Congratulations to Cato’s media staff who worked though the night last night to produce an excellent Cato response to the State of the Union speech. It’s a lot of work, and they make it look easy.


At minute 10:00, my appearance in the video pivots from NSA spying and secrecy to a transparency issue that is just as important to the long-term maintenance of freedom in our country. It’s an issue you might not have heard about.


Leaked documents revealed this week that President Obama’s Office of Management and Budget is seeking to gut spending transparency legislation that is making its way through Congress. The DATA Act is intended to transform the U.S. government’s spending information from inaccessible documents buried in the executive branch into open data, available for the public to use. The House has passed one version. A Senate committee has forwarded another version of the bill to the floor.

Open spending data has potential to improve public oversight of the government massively. You can see a hint of that potential at the Washington Examiner’s “Appropriate Appropriations?” web page. There, for the first time ever, you can easily find what bills in Congress would spend taxpayers dollars. You can look up who from your state has introduced bills that plan to spend your money. The page is powered by Cato data.
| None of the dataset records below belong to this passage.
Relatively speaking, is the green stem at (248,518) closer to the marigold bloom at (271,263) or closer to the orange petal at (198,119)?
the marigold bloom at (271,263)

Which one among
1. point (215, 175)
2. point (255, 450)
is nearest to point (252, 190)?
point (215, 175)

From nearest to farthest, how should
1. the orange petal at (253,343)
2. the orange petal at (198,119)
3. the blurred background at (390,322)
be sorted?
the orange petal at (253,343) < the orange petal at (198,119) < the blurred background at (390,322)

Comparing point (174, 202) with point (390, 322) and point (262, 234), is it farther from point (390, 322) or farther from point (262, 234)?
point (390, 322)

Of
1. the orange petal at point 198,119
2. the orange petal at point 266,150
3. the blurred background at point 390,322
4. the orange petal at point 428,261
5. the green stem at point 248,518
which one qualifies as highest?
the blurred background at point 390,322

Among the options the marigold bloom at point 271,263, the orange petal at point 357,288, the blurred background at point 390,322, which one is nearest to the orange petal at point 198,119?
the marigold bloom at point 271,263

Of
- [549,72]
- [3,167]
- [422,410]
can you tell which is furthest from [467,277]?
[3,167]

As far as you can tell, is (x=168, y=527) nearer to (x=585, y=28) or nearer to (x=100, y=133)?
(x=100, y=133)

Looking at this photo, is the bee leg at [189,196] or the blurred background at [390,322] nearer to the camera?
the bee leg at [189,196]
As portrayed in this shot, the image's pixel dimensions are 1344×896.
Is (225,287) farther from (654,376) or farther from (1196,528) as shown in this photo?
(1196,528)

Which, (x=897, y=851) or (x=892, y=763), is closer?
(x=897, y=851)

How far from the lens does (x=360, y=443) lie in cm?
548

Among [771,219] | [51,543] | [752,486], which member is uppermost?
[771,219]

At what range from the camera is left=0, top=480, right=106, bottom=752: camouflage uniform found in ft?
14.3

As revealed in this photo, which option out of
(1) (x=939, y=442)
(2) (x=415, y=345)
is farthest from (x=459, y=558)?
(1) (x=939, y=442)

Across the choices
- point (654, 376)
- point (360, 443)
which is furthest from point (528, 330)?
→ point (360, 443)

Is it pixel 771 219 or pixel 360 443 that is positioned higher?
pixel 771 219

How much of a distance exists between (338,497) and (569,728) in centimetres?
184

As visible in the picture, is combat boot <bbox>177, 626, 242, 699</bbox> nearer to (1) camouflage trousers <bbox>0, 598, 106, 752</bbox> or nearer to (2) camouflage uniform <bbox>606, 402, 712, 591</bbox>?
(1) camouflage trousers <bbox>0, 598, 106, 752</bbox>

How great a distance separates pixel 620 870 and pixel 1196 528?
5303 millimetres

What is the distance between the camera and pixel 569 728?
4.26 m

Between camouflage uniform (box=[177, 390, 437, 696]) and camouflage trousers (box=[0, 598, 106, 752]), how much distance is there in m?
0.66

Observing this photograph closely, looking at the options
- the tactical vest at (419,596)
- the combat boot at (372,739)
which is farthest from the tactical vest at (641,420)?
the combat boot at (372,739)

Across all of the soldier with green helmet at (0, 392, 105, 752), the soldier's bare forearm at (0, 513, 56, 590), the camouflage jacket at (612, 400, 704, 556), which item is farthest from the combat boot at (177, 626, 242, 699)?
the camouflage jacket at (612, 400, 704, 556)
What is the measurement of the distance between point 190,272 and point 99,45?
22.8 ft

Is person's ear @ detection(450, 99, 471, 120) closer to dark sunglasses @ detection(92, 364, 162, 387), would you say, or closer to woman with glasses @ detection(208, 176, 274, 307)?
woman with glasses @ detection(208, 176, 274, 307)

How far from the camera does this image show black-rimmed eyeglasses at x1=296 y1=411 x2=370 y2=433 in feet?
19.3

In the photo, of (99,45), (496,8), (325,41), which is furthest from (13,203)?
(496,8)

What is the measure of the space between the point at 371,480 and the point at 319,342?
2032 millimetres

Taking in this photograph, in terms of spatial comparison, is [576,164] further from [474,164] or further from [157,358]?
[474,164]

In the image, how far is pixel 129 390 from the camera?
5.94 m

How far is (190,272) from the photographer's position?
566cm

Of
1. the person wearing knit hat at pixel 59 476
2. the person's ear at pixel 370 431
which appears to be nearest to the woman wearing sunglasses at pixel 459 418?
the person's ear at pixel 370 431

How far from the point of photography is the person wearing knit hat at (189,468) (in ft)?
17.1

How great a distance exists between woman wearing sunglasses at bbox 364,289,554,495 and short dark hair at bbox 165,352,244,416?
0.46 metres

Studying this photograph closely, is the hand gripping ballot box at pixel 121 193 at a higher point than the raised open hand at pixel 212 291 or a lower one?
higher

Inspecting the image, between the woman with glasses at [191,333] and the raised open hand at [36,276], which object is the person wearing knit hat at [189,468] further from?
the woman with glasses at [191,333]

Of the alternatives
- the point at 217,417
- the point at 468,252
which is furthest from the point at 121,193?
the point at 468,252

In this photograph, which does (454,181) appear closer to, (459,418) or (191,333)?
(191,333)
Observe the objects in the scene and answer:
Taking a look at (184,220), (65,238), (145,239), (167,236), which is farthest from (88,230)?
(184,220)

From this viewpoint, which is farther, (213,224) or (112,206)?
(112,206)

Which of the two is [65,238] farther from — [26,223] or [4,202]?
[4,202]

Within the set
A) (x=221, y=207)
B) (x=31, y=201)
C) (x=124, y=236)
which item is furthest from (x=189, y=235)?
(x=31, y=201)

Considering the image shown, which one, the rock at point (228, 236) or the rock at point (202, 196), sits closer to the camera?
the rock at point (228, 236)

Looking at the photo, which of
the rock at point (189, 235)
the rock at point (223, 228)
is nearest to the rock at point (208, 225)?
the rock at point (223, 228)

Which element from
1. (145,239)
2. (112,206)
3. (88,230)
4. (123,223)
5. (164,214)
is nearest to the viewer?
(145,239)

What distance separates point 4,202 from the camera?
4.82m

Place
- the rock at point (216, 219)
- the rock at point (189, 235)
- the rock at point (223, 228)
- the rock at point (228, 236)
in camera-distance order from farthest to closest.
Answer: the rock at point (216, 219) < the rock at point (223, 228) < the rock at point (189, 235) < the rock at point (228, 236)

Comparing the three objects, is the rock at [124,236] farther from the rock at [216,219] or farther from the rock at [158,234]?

While bipartisan support for spending transparency has built up over years in the House and Senate, the Obama Administration has never taken an official position on the DATA Act. Now we’ve learned that the Obama OMB is working to undercut this transparency legislation. The chief Senate sponsor of the DATA Act, Senator Mark Warner (D‑VA), has rejected the administration’s moves in no uncertain terms.


President Obama didn’t talk about transparency in the State of the Union, but it’s a 2008 campaign promise he could still deliver on. His OMB is working behind the scenes to prevent that.